Los Tupamaros –organización integrada en su mayoría por estudiantes y profesores universitarios- se agrupaban en la clandestinidad en las denominadas ‘casas de seguridad’. Pero la dictadura pudo más y los Tupamaros fueron aniquilados. No hubo familia que no es estuviera directa o directamente vinculada a los Tupamaros. El resultado fue funesto: ‘la mitad de una generación de jóvenes uruguayos fue decapitada’. Esta frase oí en varias ocasiones. La sociedad uruguaya fue desangrada, pero la democracia se recuperó.
El golpe de Estado de Bordaberry me encontró en Montevideo. Allí viví la ferocidad de una dictadura –en otros países han habido dicta-blandas-, el apresamiento de colegas en carros militares y desapariciones forzosas. ¿Por qué los Tupamaros luchan, aún a costa de sus propias vidas? fue una pregunta recurrente.
Mujica o el poder para servir
Bordaberry, en tanto dictador, intentó imponer un sistema constitucional de inspiración franquista, que intentaba eliminar, de facto, los partidos políticos. Pero en 1976 fue destituido por las Fuerzas Armadas y condenado por la justicia uruguaya por crímenes de lesa humanidad. El resto es historia reciente.
El Frente Amplio recuperó su espacio, y Mujica –ex Tupamaro- fue electo presidente de la República y hasta hoy gobierna Uruguay. En 2015 entregará el poder a otro militante de la coalición del Frente Amplio, Tabaré Vásquez, médico oncólogo de 74 años, que fue antes presidente de Uruguay y alcalde de Montevideo.
José Mujica –el Mandela de América- tiene un sitio en la historia de Uruguay, por actuar conforme a sus ideas y acompañar al pueblo en sus aspiraciones. Resistió 17 años de presidio, y salió para servir a su país.
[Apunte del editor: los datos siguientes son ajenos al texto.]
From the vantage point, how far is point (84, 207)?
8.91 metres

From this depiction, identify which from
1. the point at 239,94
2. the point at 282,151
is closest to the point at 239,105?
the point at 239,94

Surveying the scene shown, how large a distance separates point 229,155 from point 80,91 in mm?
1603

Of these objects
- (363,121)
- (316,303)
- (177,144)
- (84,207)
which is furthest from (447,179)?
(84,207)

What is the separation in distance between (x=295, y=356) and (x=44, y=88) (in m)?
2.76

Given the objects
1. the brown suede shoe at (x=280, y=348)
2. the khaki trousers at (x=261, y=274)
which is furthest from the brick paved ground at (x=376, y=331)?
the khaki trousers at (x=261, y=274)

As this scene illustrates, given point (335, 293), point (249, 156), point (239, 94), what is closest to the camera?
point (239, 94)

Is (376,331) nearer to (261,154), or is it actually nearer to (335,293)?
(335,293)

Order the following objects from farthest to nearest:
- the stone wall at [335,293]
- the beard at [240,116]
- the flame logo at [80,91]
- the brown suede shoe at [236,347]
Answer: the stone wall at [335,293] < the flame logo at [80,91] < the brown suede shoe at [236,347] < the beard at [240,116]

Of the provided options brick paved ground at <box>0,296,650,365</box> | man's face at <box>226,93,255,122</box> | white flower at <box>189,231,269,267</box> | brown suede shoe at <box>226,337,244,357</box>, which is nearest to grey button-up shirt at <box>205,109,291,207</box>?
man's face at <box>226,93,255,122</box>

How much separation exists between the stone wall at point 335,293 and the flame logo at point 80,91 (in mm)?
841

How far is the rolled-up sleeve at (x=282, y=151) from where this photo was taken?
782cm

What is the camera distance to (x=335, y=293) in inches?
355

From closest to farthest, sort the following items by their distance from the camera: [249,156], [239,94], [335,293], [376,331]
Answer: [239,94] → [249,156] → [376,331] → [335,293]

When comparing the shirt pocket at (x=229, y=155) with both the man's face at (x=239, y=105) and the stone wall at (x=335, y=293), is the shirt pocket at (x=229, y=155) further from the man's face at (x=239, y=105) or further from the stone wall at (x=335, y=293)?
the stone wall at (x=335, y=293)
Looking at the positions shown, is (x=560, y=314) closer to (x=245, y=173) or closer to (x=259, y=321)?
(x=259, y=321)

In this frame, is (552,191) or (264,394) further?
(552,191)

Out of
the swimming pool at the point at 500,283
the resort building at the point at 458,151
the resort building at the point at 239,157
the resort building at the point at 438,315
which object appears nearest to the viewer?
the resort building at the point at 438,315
Su vida austera y su pensamiento lateral –diferente- e incluso su forma de hablar y vestir le han causado dificultades y comentarios hirientes, pero su honestidad intelectual y su ética política han sido inobjetables.
En la práctica, Mujica ha demostrado que el precio de la libertad es la democracia plena, sobre la base de la pluralidad, la justicia y la igualdad de oportunidades para todos.